PhRMA has already let go of some of its outside lobbyists, including Richard Murphy of R.B. Murphy & Associates. “My understanding is that I was part of the first wave of the reorganization last year,” Murphy said.

The changes at Freddie come at a crucial time: The issue of how government-sponsored enterprises like Freddie are regulated appears to be gaining attention in the new Congress.

In the Senate, Chuck Hagel (R-Neb.) has reintroduced a bill that would change the GSE regulatory system. And last week, the House Financial Services subcommittee on capital markets, insurance and government sponsored enterprises, chaired by Rep. Richard Baker (R-La.), and the Senate Banking, Housing and Urban Affairs Committee held hearings on the matter of GSE reform.

The renewed interest by Congress, combined with the upheaval at Freddie, has its opponents smelling blood.

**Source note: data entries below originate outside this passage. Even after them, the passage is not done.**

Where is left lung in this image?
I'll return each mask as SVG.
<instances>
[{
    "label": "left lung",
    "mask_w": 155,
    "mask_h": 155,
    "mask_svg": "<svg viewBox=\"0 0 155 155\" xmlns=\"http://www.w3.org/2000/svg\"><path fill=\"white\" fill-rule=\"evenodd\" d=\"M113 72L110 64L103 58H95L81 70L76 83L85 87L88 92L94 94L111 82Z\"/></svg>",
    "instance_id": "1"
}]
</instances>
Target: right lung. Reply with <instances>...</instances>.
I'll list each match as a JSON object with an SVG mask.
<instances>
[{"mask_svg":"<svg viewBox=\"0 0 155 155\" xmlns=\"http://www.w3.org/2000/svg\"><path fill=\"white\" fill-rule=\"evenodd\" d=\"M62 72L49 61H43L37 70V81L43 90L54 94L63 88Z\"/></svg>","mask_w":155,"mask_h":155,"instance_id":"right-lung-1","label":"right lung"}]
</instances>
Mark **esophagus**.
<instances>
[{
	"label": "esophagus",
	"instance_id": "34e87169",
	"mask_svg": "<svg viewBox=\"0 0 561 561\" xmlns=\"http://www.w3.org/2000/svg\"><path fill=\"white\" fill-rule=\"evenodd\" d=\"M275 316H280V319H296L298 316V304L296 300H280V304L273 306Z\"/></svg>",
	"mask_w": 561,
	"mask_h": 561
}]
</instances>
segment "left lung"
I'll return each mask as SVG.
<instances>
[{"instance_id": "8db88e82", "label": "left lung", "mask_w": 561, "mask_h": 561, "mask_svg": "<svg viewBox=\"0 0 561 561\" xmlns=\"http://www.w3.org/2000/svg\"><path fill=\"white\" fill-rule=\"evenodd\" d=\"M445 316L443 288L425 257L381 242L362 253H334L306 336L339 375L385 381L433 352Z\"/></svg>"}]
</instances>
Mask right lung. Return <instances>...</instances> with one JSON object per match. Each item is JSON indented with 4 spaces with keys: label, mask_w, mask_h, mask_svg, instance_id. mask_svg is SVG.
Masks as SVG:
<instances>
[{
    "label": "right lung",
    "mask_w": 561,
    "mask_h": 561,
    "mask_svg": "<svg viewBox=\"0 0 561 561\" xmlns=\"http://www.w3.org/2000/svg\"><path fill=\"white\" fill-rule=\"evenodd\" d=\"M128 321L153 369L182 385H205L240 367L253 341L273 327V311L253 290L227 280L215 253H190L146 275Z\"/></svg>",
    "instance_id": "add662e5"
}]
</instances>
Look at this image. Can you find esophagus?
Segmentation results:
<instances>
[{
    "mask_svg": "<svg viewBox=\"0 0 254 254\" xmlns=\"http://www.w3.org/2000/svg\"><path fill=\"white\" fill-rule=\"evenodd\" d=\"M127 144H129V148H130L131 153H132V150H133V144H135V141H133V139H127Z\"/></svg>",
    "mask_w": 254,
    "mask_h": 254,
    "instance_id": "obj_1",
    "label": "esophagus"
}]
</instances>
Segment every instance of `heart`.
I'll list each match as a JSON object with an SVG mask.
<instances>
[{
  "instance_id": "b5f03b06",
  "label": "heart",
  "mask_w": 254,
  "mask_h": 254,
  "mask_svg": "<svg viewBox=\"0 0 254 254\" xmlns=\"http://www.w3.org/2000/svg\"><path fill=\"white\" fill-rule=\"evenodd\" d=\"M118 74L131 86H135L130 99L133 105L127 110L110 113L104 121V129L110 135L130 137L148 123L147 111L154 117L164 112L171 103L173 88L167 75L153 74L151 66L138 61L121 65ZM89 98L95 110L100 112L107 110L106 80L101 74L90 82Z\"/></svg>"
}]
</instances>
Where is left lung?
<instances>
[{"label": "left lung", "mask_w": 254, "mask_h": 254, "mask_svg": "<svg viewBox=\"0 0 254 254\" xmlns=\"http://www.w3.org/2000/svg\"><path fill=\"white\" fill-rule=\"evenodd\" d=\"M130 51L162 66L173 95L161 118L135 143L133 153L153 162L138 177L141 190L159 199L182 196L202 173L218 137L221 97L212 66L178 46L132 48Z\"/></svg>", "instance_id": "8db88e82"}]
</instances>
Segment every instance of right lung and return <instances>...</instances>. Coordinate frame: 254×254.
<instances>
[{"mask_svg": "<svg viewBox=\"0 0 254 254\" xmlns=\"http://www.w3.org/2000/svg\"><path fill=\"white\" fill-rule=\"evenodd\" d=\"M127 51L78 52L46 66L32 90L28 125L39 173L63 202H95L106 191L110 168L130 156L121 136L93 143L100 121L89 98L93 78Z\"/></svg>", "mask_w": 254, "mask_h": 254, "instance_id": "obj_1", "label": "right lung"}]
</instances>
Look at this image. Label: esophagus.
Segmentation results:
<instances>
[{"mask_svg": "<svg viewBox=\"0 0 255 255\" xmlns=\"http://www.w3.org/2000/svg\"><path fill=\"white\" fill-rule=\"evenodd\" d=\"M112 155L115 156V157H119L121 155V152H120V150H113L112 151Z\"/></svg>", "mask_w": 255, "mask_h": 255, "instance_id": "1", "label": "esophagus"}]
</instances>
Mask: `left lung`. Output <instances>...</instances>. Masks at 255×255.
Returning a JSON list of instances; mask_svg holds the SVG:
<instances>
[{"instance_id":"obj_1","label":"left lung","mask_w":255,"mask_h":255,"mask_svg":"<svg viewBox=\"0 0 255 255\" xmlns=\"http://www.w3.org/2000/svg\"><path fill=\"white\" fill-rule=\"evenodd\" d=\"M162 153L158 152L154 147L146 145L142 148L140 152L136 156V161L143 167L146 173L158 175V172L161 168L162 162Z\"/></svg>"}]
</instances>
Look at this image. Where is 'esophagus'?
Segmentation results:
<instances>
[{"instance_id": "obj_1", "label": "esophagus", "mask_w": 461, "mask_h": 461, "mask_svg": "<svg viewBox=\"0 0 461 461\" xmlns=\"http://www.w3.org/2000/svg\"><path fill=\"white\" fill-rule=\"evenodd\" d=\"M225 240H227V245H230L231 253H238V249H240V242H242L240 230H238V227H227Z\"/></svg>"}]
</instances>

“Historically they talked a great game, and behind the scenes they tried to kill whatever was proposed,” said W. Michael House, a partner at Hogan & Hartson, who represents FM Watch, a longtime opponent of Freddie and Fannie. “Now they can no longer get away with that.”

The accounting irregularities fueled the notion that the GSE regulatory system is ripe for revamping, House added.

“I think for the first time, because of the events with Freddie and their restatement and Fannie and their restatement, now everyone is in agreement that there needs to be an effective regulatory” system, House said. “I think this time they finally realized that they can no longer fight it.”

Freddie, like Fannie, wants some kind of regulatory reform, McHale said. “We’ve long said we’re for achieving strong regulatory oversight,” she said.

Lobbyists close to Freddie and Fannie say the GSEs want to be sure a new regulatory system would not lead to the government micromanaging how they do business. They also do not want the government to have the authority to liquidate or restructure the companies, if either were to fail.

And for Freddie, making that case is intimately entwined with finding the right personnel mix, both inside the company and with outside consultants.

“We had such significant problems with our restatement that it required us to spend a lot of time and effort keeping Members and staff up to date,” McHale said. “We’re getting back on track.”